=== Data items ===

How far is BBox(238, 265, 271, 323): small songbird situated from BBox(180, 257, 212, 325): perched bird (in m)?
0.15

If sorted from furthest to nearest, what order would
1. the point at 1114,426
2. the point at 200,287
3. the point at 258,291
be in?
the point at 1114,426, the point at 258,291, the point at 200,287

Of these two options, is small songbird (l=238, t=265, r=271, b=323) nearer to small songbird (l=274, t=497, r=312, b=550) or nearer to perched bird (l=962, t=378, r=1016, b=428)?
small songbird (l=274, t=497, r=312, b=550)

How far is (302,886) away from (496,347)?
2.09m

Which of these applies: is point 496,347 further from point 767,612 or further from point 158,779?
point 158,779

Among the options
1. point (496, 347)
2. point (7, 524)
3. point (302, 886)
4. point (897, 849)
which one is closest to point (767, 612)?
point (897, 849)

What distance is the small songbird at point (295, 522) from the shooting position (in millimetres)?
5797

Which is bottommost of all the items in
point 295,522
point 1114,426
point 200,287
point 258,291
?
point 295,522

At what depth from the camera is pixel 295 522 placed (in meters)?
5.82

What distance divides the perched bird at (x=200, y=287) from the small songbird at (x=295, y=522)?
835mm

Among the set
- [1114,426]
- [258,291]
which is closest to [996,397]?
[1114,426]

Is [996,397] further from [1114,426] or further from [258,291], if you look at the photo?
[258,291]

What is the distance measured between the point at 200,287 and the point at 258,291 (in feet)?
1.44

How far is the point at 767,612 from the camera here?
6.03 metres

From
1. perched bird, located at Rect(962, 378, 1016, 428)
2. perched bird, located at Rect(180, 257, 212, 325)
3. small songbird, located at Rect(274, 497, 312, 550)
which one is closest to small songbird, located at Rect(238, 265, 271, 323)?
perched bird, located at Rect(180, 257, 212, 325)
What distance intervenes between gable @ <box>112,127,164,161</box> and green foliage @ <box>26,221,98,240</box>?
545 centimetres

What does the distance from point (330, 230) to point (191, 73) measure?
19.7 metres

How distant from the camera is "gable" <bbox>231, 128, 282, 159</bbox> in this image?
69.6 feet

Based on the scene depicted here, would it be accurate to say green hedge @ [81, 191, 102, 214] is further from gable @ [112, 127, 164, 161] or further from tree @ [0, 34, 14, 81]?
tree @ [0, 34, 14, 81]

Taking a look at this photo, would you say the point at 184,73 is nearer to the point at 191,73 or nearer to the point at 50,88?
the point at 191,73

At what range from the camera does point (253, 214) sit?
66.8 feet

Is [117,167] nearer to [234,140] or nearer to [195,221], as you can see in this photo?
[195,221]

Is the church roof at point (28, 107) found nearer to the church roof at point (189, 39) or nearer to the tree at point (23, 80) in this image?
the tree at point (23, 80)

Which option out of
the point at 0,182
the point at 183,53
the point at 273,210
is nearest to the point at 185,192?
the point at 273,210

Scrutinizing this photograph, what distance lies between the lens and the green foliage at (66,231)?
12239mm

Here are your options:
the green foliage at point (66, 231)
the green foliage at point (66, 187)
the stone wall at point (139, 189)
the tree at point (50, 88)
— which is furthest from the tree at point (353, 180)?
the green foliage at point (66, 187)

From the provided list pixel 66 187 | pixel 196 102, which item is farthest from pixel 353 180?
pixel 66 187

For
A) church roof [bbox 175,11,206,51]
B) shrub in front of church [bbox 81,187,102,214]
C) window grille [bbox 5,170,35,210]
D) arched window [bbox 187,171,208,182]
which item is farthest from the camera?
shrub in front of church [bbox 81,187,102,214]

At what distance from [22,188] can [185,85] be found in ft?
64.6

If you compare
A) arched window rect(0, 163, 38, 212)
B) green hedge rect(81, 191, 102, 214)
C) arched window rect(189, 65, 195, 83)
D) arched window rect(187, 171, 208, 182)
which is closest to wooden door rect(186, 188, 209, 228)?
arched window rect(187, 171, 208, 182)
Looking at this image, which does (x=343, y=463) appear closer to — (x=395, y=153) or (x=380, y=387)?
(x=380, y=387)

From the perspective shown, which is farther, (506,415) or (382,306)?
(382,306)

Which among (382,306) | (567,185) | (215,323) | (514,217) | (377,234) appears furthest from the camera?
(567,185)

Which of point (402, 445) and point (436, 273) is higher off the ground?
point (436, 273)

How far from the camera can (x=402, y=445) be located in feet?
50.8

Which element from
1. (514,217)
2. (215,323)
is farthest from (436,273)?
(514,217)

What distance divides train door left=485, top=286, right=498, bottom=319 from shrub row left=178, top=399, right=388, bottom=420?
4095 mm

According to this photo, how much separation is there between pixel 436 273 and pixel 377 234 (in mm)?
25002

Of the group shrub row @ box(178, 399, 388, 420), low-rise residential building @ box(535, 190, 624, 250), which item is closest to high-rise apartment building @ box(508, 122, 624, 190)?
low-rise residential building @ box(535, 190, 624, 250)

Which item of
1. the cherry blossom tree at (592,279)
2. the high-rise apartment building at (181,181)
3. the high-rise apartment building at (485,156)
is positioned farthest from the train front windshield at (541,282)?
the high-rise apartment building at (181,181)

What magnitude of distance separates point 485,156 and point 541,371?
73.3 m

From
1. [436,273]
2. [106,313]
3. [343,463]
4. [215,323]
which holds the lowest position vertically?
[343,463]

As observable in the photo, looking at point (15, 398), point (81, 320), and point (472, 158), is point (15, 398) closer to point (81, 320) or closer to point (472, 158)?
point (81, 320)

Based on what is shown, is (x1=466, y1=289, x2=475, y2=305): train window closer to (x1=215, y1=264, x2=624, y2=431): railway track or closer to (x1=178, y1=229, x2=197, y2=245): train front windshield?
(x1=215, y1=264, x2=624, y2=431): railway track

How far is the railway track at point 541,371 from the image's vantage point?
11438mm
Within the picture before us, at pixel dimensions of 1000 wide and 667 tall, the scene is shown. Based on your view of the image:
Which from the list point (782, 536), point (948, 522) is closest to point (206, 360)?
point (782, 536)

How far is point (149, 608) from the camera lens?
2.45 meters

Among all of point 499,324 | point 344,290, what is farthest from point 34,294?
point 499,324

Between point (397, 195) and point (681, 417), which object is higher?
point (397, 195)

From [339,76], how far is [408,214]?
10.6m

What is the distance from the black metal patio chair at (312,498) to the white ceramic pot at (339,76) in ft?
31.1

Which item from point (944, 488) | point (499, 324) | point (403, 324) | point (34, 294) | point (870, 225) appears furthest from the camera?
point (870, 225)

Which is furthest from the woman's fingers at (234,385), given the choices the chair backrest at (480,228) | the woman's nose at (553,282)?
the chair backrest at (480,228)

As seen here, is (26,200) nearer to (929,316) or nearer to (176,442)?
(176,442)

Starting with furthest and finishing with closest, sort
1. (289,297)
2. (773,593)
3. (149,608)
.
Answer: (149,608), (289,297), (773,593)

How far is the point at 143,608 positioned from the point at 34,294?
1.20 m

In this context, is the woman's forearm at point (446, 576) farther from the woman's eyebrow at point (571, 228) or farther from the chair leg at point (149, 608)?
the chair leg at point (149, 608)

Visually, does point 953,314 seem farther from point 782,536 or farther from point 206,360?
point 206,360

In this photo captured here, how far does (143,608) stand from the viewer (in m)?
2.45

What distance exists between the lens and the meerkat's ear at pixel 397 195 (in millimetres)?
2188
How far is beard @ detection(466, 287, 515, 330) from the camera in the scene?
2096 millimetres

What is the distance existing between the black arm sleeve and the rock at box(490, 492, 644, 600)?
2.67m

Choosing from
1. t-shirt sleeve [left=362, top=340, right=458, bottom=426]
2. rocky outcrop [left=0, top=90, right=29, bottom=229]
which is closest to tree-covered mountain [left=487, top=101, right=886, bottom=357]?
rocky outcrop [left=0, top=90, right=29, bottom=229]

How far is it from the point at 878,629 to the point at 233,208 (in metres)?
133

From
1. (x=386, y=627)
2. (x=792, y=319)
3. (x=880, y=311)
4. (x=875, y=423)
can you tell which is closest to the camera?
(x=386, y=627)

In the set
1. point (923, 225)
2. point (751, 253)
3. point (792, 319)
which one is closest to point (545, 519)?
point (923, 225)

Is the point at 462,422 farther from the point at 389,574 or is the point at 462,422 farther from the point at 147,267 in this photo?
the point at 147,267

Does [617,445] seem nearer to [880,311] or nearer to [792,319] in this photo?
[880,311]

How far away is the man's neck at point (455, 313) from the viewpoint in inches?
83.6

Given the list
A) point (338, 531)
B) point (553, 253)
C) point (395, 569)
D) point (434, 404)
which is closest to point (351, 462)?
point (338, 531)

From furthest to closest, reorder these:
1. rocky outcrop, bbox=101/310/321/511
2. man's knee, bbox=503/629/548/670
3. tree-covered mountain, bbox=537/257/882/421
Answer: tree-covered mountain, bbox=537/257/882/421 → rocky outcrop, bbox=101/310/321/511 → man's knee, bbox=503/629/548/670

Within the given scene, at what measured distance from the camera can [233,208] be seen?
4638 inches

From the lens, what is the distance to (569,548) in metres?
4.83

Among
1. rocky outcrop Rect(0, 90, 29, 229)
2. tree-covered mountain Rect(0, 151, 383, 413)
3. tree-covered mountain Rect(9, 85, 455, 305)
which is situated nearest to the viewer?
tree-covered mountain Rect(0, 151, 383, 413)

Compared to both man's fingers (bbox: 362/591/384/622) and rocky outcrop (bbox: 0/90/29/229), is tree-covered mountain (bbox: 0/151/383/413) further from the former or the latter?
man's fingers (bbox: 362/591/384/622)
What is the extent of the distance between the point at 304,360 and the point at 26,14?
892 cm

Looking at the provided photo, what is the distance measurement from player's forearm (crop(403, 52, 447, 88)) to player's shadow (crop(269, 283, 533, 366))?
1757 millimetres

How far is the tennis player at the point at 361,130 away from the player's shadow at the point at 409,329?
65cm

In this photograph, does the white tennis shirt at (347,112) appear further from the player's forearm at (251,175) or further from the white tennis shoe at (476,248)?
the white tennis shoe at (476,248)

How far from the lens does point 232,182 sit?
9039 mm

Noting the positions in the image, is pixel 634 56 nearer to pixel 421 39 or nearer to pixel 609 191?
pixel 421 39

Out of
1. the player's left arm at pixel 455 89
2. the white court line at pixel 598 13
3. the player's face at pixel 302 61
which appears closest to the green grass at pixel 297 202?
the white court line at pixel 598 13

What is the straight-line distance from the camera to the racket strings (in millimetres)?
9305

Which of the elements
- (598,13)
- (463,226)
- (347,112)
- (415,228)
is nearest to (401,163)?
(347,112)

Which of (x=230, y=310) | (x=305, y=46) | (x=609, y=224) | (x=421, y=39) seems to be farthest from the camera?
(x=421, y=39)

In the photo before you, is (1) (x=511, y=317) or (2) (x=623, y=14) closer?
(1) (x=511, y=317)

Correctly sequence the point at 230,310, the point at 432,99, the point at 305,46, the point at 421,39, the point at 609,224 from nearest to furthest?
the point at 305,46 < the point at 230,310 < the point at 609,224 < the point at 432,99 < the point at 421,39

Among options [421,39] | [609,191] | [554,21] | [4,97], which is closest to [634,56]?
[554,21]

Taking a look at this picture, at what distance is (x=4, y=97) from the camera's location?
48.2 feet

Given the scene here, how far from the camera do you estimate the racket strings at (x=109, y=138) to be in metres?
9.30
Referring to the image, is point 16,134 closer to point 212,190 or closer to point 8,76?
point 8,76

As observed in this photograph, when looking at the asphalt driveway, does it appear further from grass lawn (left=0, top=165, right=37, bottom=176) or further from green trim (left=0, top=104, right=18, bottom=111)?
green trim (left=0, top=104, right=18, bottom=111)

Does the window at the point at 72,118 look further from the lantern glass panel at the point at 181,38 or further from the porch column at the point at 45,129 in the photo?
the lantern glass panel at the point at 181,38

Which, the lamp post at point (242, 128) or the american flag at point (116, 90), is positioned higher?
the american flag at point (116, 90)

=== PROBLEM TO SOLVE ===
Can you reproduce the records word for word, starting at their first line and ending with the line that contains "the point at 1114,426, the", including both ends?

=== FINISHED ANSWER ===
How far is BBox(238, 265, 271, 323): small songbird situated from BBox(180, 257, 212, 325): perched bird (in m)?
0.15

If sorted from furthest to nearest, what order would
1. the point at 1114,426
2. the point at 200,287
3. the point at 258,291
be in?
the point at 1114,426, the point at 258,291, the point at 200,287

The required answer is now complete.